Wird der Sport aber nicht zu oft auch von der Politik instrumentalisiert? Es ist auffallend, wie sehr sich früher etwa Bundeskanzler wie Helmut Kohl oder Gerhard Schröder an die Fußball-Nationalmannschaft heranwanzten, gerade wenn zufällig Wahlkampf war.
Wenn sie sich wirklich damit identifizieren und sich als Repräsentanten der Gesellschaft wie viele Millionen anderer Bundesbürger ehrlich darüber freuen, sehe ich da kein Problem. Es sollte klugerweise nur nicht genutzt werden, um sich als Politiker mit dem Erfolg von Sportlern zu schmücken, so etwas wird aber auch schnell durchschaut - und geht nur selten gut.
Wie beim bedenklichen Auftritt von Frankfurts OB Feldmann, der den Eintracht-Spielern beim Empfang nach dem Europa League-Triumph den Pokal entriss.
Man sollte einfach immer schauen, dass man den eigenen Adrenalin-Spiegel im Griff hat.
Rehlinger über mündige Sportler
Umgekehrt gibt es viele Sportler, die sich von politischen Themen stark distanzieren. Exemplarisch die Winterspiele in Peking, als viele Athleten auf die Frage zu Menschenrechten nichts sagen wollten. Wären mündigere Sportler nicht wünschenswert?

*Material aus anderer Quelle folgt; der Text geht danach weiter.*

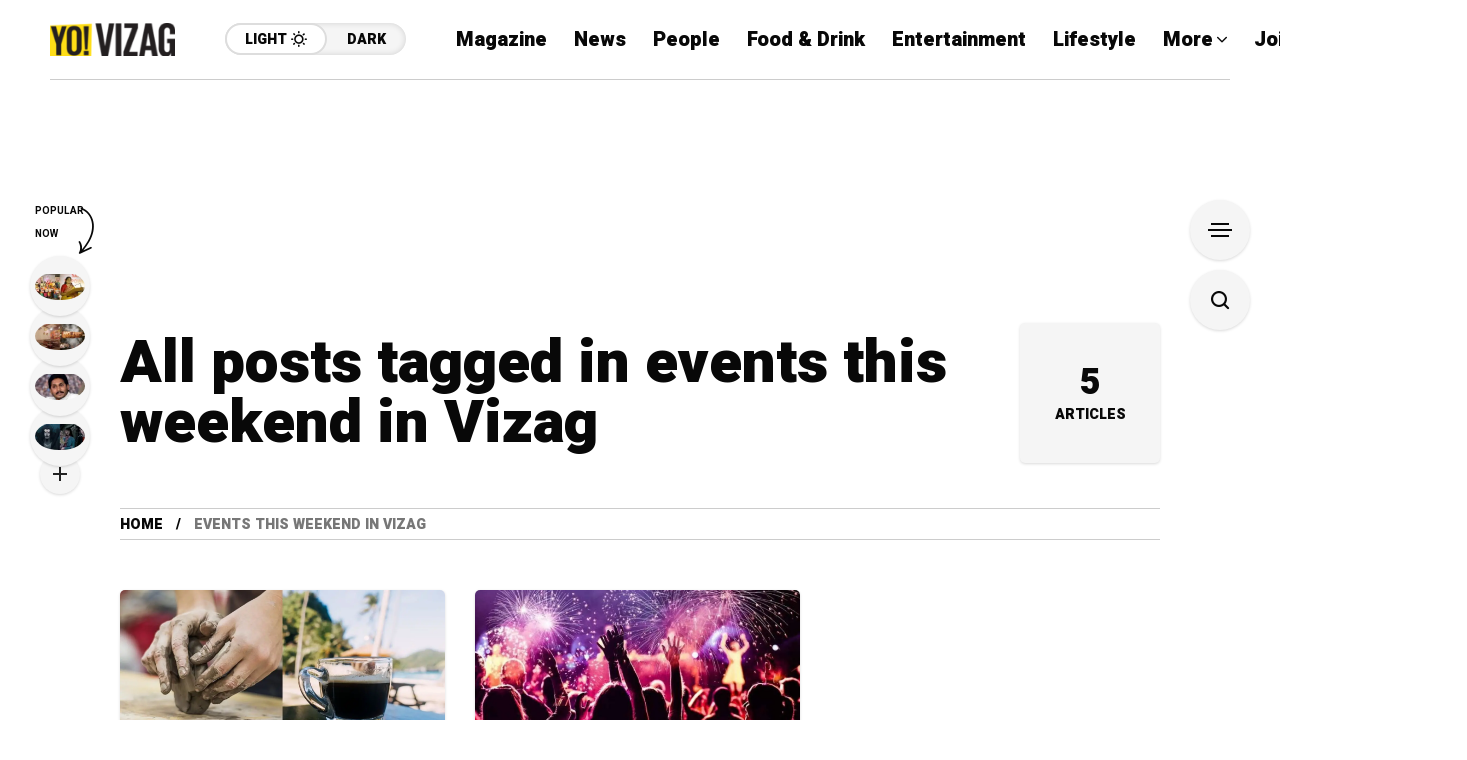

--- FILE ---
content_type: text/html; charset=utf-8
request_url: https://www.google.com/recaptcha/api2/aframe
body_size: 268
content:
<!DOCTYPE HTML><html><head><meta http-equiv="content-type" content="text/html; charset=UTF-8"></head><body><script nonce="O24hZMywukxm5GeLYfVITg">/** Anti-fraud and anti-abuse applications only. See google.com/recaptcha */ try{var clients={'sodar':'https://pagead2.googlesyndication.com/pagead/sodar?'};window.addEventListener("message",function(a){try{if(a.source===window.parent){var b=JSON.parse(a.data);var c=clients[b['id']];if(c){var d=document.createElement('img');d.src=c+b['params']+'&rc='+(localStorage.getItem("rc::a")?sessionStorage.getItem("rc::b"):"");window.document.body.appendChild(d);sessionStorage.setItem("rc::e",parseInt(sessionStorage.getItem("rc::e")||0)+1);localStorage.setItem("rc::h",'1769280586372');}}}catch(b){}});window.parent.postMessage("_grecaptcha_ready", "*");}catch(b){}</script></body></html>

--- FILE ---
content_type: text/css
request_url: https://www.yovizag.com/wp-content/cache/autoptimize/css/autoptimize_single_bc62b93672ed00d2a7181cff2911d0ea.css?ver=v104.11
body_size: -343
content:
.mow-fn-wrapper_all_inner{box-sizing:border-box}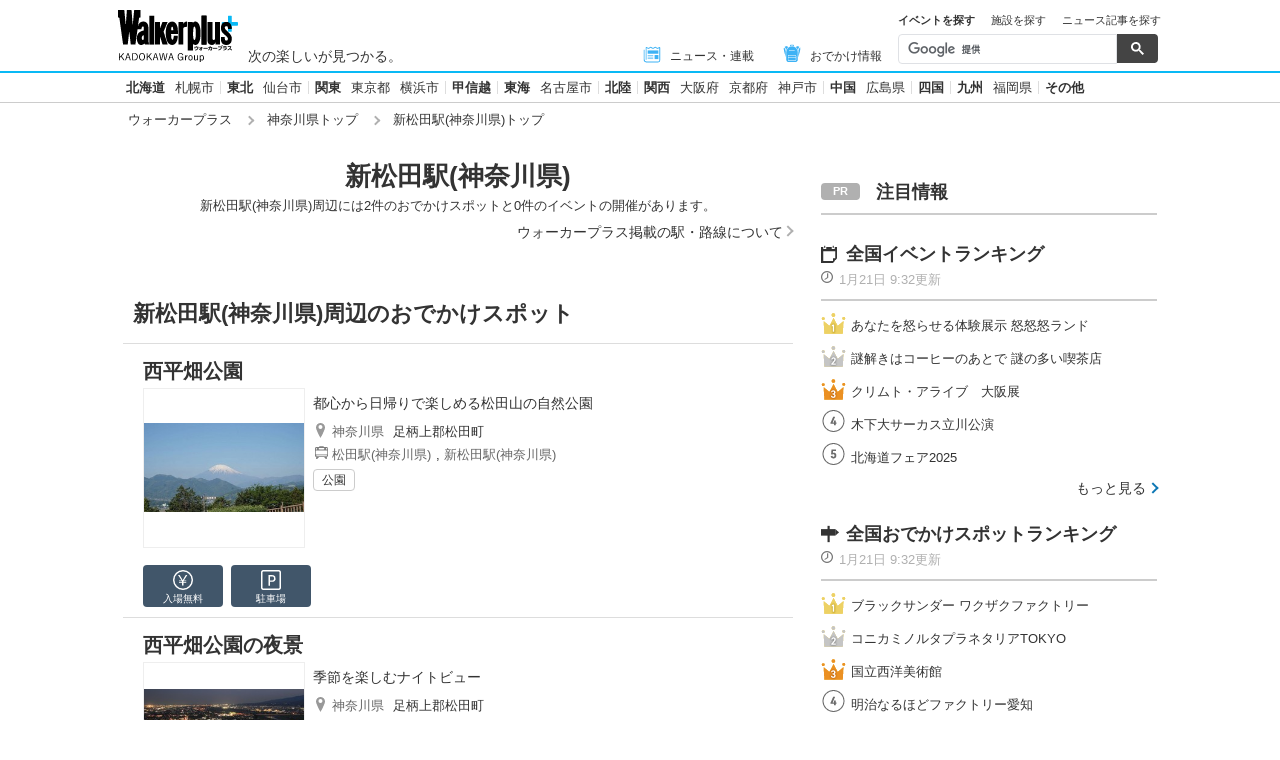

--- FILE ---
content_type: text/html; charset=utf-8
request_url: https://www.google.com/recaptcha/api2/aframe
body_size: 115
content:
<!DOCTYPE HTML><html><head><meta http-equiv="content-type" content="text/html; charset=UTF-8"></head><body><script nonce="CzAn05P5TJSxW1AKLcPmKw">/** Anti-fraud and anti-abuse applications only. See google.com/recaptcha */ try{var clients={'sodar':'https://pagead2.googlesyndication.com/pagead/sodar?'};window.addEventListener("message",function(a){try{if(a.source===window.parent){var b=JSON.parse(a.data);var c=clients[b['id']];if(c){var d=document.createElement('img');d.src=c+b['params']+'&rc='+(localStorage.getItem("rc::a")?sessionStorage.getItem("rc::b"):"");window.document.body.appendChild(d);sessionStorage.setItem("rc::e",parseInt(sessionStorage.getItem("rc::e")||0)+1);localStorage.setItem("rc::h",'1768999013912');}}}catch(b){}});window.parent.postMessage("_grecaptcha_ready", "*");}catch(b){}</script></body></html>

--- FILE ---
content_type: application/javascript; charset=utf-8
request_url: https://fundingchoicesmessages.google.com/f/AGSKWxU2B-bEr3fdMoP75fNqzwE7oTCCDVztLKEzb9YQ9HRY_WpDJkR1oyx4wy276isnuz8mIgT0GBo5jm9p8dHDfrXTlgjEHV0smiIV0a5kKknm58ytltj1qzfEWHohxr5jyuXYRduP_FA0jjg213ZdwUcGktvElJVgy7DAgZc7MTtOa9XpK5vQLHEKu1Af/_/ads_3._120_60./adswrapper./google-ad--housead-
body_size: -1292
content:
window['c05d992c-fa08-4f55-aac9-c8d0cd54c36a'] = true;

Da gehöre ich zu denen, die es den Sportlern zugestehen, sich nicht zu äußern, gerade, wenn sie sich auf ihren Wettkampf konzentrieren. Anderseits würde ich mir auch wünschen, dass noch mehr Sportler mit ihrer Vorbildrolle ein Zeichen - zum Beispiel gegen Homophobie - setzen. Das Outing ehemaliger Sportler wie Thomas Hitzlsperger hat ja eine große Wirkung gehabt. Wobei mir am liebsten wäre, dass es dafür gar keinen Mut bräuchte, weil die sexuelle Orientierung ganz egal ist. Bei der WM in Katar sehe ich dabei vor allem die Funktionäre in der Pflicht.
Sie meinen DFB-Verantwortliche wie Präsident Neuendorf und Geschäftsführer Bierhoff?
Da habe ich die klare Erwartungshaltung, dass sie den Druck von den Sportlern wegnehmen und sich selbst klar gegen Homophobie und weitere Missstände in Katar positionieren.